Personal information
- Date of birth: October 16, 1998 (age 27)
- Place of birth: Esquimalt, British Columbia
- Height: 6 ft 0 in (1.83 m)
- Position: Goalkeeper

Team information
- Current team: Lewes
- Number: 1

Youth career
- Gorge FC
- Victoria Highlanders
- Vancouver Island Wave

College career
- Years: Team / Apps / (Gls)
- 2016–2022: UBC Thunderbirds / 62 / (0)

Senior career*
- Years: Team / Apps / (Gls)
- 2022: West Ham / 0 / (0)
- 2022–: Lewes

= Emily Moore (soccer) =

Canadian soccer player (born 1998)

Emily Moore (born October 16, 1998) is a Canadian professional soccer player who plays as a goalkeeper for FA Women's National League South Club Lewes. Moore is the first U Sports player to sign for a club in the Women's Super League.

== Early life ==
Moore began playing as a goalkeeper at the age of 12. In her youth career Moore was part of a squad which finished 5th out of 92 teams at the Gothia Cup.

== College career ==
In her freshman year with the UBC Thunderbirds, Moore made 5 appearances and conceded only 1 goal.

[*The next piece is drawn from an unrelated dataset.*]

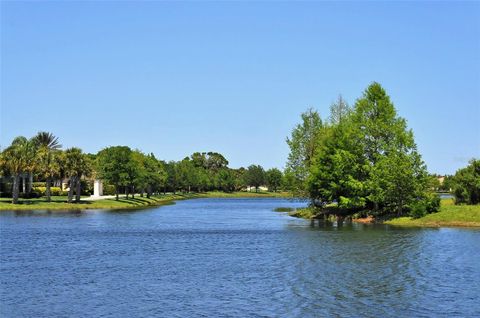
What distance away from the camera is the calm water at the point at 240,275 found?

Moore was named to the all-star team in the 2019 U Sports women's soccer championship. Moore helped the Thunderbirds to win the 2019 national title, making 5 saves in the final. On the way to winning the championship, Moore was named as the player of the game in UBC's 1–0 semifinal win over Acadia.

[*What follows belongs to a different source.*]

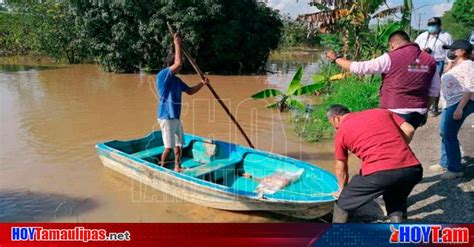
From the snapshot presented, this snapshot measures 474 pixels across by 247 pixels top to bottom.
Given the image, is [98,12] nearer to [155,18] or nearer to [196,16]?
[155,18]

In 2022, Moore was named UBC's top graduating female athlete, winning the 2022 May Brown Award. Moore graduated with a degree in visual arts and graphic design.

== Club career ==

=== West Ham United ===
Moore trained with West Ham in the preseason previous to her signing for the club, but did not remain permanently as she returned to complete her final year at UBC. Moore signed for West Ham permanently in January 2022 and was soon being named to the bench. On June 1, 2022, it was announced that Moore was departing West Ham upon the expiry of her contract.

=== Lewes F.C. ===
Moore signed for Women's Championship side Lewes in September 2022. Moore has stated that the club's commitment to gender equity and her experience that Lewes "cares about the person before the player" made the club attractive to her as a player. In her first season with the club Moore served as backup to Sophie Whitehouse. Moore was part of the Lewes side which was relegated from the Women's Championship in the 2023-24 season. On July 10, 2024, it was announced that Moore had extended her time with Lewes for a further season. By August 24, 2024, Moore was one of only three Lewes players to have been retained by the club from the previous season. Moore was named player of the match in a 1–1 draw against Watford on September 1, 2024. Moore played in Lewes' 0–0 victory on penalties to win the 2025 Sussex Women's Challenge Cup. On July 26, 2025, Lewes announced that Moore would be continuing to play for the club for the 2025-26 season.